Relay-Version: version B 2.10 5/3/83; site utzoo.UUCP
Posting-Version: version B 2.10.2 9/18/84; site ima.UUCP
Path: utzoo!watmath!clyde!burl!ulysses!bellcore!decvax!ima!johnl
From: johnl@ima.UUCP (John R. Levine)
Newsgroups: net.database
Subject: Re: full text database systems
Message-ID: <144@ima.UUCP>
Date: Thu, 6-Mar-86 13:05:11 EST
Article-I.D.: ima.144
Posted: Thu Mar  6 13:05:11 1986
Date-Received: Sat, 8-Mar-86 04:33:50 EST
References: <362@isis.UUCP>
Reply-To: johnl@ima.UUCP (John R. Levine)
Distribution: net
Organization: Javelin Software Corp.
Lines: 48
Keywords: database text
Summary: there's no typical full-text database

In article <362@isis.UUCP> jay@isis.UUCP (Jay) writes:
>	I am interested in the methods used to create full text retrieval
>databases - e.g. select articles based on words in an article.  Specifically,
>is there some general place I can go to get info on design/implementation of
>such a system?  Detailed questions such as article storage vs. concordance
>storage vs. query processing vs. on and on.

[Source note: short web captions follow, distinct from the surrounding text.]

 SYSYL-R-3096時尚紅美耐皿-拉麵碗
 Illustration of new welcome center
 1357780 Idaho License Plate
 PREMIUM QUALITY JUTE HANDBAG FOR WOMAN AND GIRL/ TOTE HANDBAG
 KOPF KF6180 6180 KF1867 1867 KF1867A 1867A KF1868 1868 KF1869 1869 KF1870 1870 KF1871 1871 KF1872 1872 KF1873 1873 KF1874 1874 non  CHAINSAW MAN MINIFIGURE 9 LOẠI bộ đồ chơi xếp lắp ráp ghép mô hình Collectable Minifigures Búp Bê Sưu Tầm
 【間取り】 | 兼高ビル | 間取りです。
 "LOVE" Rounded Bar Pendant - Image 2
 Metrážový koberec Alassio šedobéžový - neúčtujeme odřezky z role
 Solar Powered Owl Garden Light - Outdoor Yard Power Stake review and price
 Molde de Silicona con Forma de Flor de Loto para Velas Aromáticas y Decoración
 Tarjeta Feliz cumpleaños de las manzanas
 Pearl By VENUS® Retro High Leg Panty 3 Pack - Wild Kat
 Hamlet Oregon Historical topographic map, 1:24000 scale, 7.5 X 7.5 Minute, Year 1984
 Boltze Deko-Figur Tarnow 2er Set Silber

It is my impression that every full text data base yet built is a special hand 
crafted job.  The most popular one appears to be LEXIS/NEXIS, which keeps on 
line the full text of legal decisions, newspapers, encyclopedias, and such.  
They keep complete indices of all of the words in every document, leaving out 
only words like "the" which are too common to have much indexing use.  The 
documents are organized into libraries, e.g.  Vermont superior court decisions 
for 1973, but they seem to swoop through the indices to do anything.  A Lexis 
search usually takes the better part of a minute (although they're clever 
about sending stuff to your screen to keep you distracted in the meantime.) 
This only works because updates to the data base are applied very infrequently 
relative to the number of searches, so they add new text and remake the 
indices in the middle of the night.  

There have also been some attempts at making hardware engines that stream data 
from a disk as fast as the disk can provide it with full-track reads, and scan 
the text as it goes by.  None of them seem to have been very successful, 
probably because reading a whole disk, even at full speed, takes a long time 
if the disk is at all large.  The Britton-Lee IDM has a similar device which 
is used to speed up relational queries; it seems to work well but only because 
it is embedded in a data base system which structures and organizes data so 
that the speed-up board is not looking at whole disks.  

There are also systems that are hybrids between the Lexis approach and a 
conventional data base.  One I've seen from BRS divides each document into 
sections such as sender, recipient, and separate paragraphs.  This works well 
if your documents are fairly stylized, as business correspondence usually is, 
and lets you ask for "documents from Smith, to Jones, dated in 1978, 
containing a reference to 'grapefruit.'" 

I'd love to hear about more technically interesting text databases.  Note that 
technologies like CD-ROMs in a sense only make the problem worse, since they 
allow very large amounts of data with relatively slow access to any part of 
it.  There has to be some good way to organize it, and the problem will soon 
be upon us.  
-- 

John Levine, Javelin Software, Cambridge MA 617-494-1400
{ decvax | harvard | think | ihnp4 | cbosgd }!ima!johnl, Levine@YALE.ARPA

The opinions above are solely those of a 12 year old hacker who has broken
into my account, and not those of my employer or any other organization.